Macro calculator
Work out how many calories — and how many grams of protein, carbs, and fat — to eat each day. Enter your stats, pick your activity level and goal, and get targets you can start tracking today.
Your daily target
1,979 calories
BMR 1,439 kcal · maintenance 1,979 kcal
| Split | Protein | Carbs | Fat |
|---|---|---|---|
| Balanced | 148 g | 173 g | 77 g |
| High-protein | 198 g | 148 g | 66 g |
| Low-carb | 173 g | 99 g | 99 g |
How this calculator works
Your BMR (basal metabolic rate) — the calories your body burns at complete rest — is estimated with the Mifflin-St Jeor equation, the formula dietitians consider the most accurate without lab testing. Multiplying BMR by an activity factor gives your maintenance calories (TDEE).
Your goal sets the target: about 20% under maintenance to lose fat, maintenance to hold steady, or about 10% over to build muscle with minimal fat gain. The macro splits then divide those calories using 4 calories per gram of protein and carbs, and 9 per gram of fat.
Every equation is an estimate — real-world results beat formulas. Track your intake and weight for two to three weeks, then adjust calories up or down by 100-200 if the trend isn't matching your goal.
Frequently asked questions
How do I calculate my macros?
First calculate your daily calorie needs: your BMR (from the Mifflin-St Jeor equation) multiplied by an activity factor, adjusted for your goal. Then split those calories into macros — protein and carbs have 4 calories per gram, fat has 9. A common balanced split is 30% protein, 35% carbs, 35% fat.

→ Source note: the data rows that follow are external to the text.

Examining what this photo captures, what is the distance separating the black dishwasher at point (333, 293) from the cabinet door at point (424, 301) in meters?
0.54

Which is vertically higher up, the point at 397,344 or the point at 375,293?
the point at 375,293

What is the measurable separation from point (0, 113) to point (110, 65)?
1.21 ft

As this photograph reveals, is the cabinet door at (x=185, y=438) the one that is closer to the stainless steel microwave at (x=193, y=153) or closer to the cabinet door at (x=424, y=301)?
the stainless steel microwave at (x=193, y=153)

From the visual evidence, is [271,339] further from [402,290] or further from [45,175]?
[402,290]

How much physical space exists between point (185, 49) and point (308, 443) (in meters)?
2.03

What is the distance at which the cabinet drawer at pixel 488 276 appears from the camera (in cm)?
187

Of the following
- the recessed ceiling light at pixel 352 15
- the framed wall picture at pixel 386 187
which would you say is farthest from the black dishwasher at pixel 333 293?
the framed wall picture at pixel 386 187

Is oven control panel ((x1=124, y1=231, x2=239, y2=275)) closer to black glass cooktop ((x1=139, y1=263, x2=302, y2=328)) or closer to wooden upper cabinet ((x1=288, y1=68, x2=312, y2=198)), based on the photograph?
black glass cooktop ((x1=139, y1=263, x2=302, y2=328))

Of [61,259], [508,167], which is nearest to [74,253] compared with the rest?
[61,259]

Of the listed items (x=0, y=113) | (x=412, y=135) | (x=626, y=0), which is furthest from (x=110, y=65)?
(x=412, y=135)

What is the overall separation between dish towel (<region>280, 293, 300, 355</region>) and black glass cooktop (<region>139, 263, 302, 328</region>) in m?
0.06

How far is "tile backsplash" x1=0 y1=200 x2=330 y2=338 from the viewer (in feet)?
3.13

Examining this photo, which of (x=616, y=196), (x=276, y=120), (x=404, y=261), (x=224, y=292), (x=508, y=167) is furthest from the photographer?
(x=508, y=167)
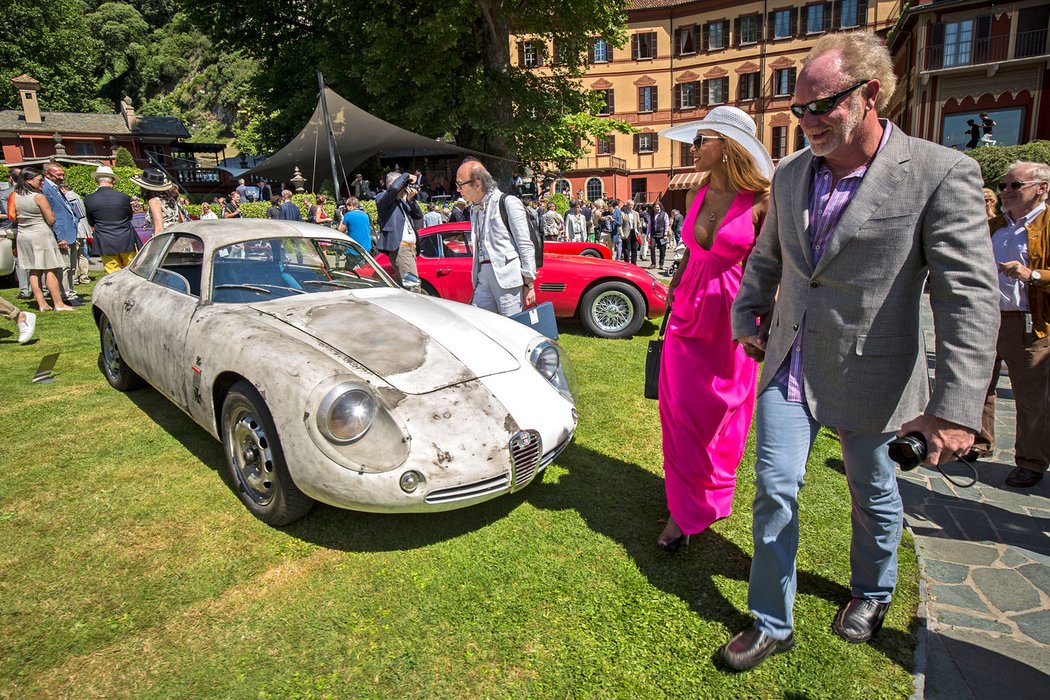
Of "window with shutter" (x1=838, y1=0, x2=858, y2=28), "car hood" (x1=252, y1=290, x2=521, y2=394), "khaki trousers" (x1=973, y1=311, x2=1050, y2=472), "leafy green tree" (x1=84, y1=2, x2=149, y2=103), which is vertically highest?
"leafy green tree" (x1=84, y1=2, x2=149, y2=103)

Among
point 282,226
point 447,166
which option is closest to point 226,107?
point 447,166

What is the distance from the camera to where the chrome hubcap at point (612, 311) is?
746 cm

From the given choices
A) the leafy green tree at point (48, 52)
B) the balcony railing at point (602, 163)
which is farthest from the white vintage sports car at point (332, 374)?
the leafy green tree at point (48, 52)

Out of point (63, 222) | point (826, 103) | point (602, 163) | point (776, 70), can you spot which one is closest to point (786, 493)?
point (826, 103)

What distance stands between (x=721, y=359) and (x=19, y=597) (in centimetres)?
324

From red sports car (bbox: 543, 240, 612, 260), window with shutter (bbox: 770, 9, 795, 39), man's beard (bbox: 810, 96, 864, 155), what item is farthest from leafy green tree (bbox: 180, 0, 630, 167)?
window with shutter (bbox: 770, 9, 795, 39)

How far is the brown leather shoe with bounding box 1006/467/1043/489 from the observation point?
12.0 ft

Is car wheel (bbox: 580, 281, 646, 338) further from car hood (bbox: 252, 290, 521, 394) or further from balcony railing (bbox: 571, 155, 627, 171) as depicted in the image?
balcony railing (bbox: 571, 155, 627, 171)

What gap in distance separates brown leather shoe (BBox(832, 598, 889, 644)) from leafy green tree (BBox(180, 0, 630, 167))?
1768cm

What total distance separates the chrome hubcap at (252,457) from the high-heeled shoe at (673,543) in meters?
1.95

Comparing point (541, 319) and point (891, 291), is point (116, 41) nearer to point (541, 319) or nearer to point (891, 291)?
point (541, 319)

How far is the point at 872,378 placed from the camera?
6.52 ft

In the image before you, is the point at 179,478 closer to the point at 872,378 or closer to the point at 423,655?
the point at 423,655

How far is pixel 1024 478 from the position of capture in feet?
12.1
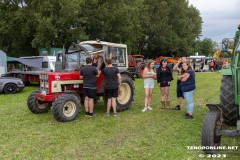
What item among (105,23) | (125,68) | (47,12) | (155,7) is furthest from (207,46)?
(125,68)

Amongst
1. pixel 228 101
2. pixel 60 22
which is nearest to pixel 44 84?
pixel 228 101

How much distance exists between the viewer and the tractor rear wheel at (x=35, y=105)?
8.50 metres

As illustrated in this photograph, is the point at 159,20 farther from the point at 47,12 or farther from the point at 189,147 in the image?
the point at 189,147

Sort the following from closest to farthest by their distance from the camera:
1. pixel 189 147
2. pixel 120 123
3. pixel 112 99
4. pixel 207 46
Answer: pixel 189 147 < pixel 120 123 < pixel 112 99 < pixel 207 46

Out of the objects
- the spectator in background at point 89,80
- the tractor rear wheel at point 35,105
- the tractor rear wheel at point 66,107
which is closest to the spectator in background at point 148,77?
the spectator in background at point 89,80

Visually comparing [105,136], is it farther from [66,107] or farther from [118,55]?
[118,55]

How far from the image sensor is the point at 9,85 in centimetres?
1419

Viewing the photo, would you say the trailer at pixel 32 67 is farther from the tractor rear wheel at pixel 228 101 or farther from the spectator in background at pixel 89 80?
the tractor rear wheel at pixel 228 101

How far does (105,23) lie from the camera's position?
24641mm

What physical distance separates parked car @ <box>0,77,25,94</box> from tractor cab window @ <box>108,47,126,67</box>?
22.5 feet

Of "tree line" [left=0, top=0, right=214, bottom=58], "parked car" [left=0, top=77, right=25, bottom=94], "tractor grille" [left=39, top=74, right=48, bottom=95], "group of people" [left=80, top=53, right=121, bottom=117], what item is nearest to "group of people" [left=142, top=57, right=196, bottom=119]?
"group of people" [left=80, top=53, right=121, bottom=117]

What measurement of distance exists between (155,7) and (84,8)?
61.9ft

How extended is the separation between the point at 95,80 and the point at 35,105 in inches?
82.0

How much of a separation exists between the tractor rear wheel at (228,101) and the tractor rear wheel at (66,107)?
11.8ft
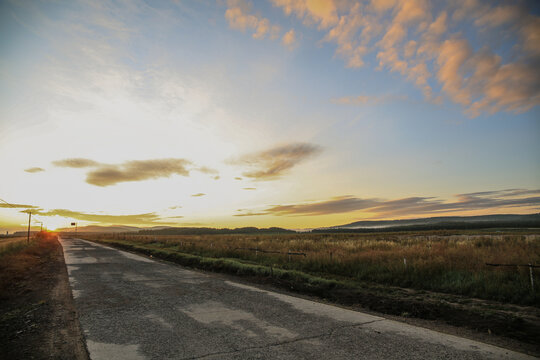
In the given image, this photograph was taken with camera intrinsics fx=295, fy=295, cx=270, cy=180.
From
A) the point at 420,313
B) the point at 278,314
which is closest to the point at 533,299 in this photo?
the point at 420,313

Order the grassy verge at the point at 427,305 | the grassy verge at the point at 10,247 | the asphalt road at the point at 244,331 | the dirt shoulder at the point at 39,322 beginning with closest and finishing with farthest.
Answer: the asphalt road at the point at 244,331
the dirt shoulder at the point at 39,322
the grassy verge at the point at 427,305
the grassy verge at the point at 10,247

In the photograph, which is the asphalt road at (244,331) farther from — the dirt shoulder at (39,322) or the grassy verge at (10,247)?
the grassy verge at (10,247)

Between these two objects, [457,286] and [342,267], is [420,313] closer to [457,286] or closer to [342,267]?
[457,286]

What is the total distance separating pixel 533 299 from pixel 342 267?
7157 mm

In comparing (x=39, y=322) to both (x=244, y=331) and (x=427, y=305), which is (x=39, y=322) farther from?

What is the Mifflin-St Jeor equation?
BMR = 10 x weight(kg) + 6.25 x height(cm) - 5 x age + 5 for men, or -161 for women. It is the equation the Academy of Nutrition and Dietetics found most accurate for estimating resting calorie burn.
How much protein do I need to build muscle?
Research supports roughly 1.6-2.2 g of protein per kilogram of body weight per day (about 0.7-1 g per pound) for muscle growth — the high-protein split in this calculator lands in that range for most people.
How many calories should I eat to lose weight?
A sustainable fat-loss target is about 20% below your maintenance calories — typically a 300-600 calorie daily deficit, which works out to roughly 0.5-1 lb per week. Larger deficits are harder to stick to and cost more muscle.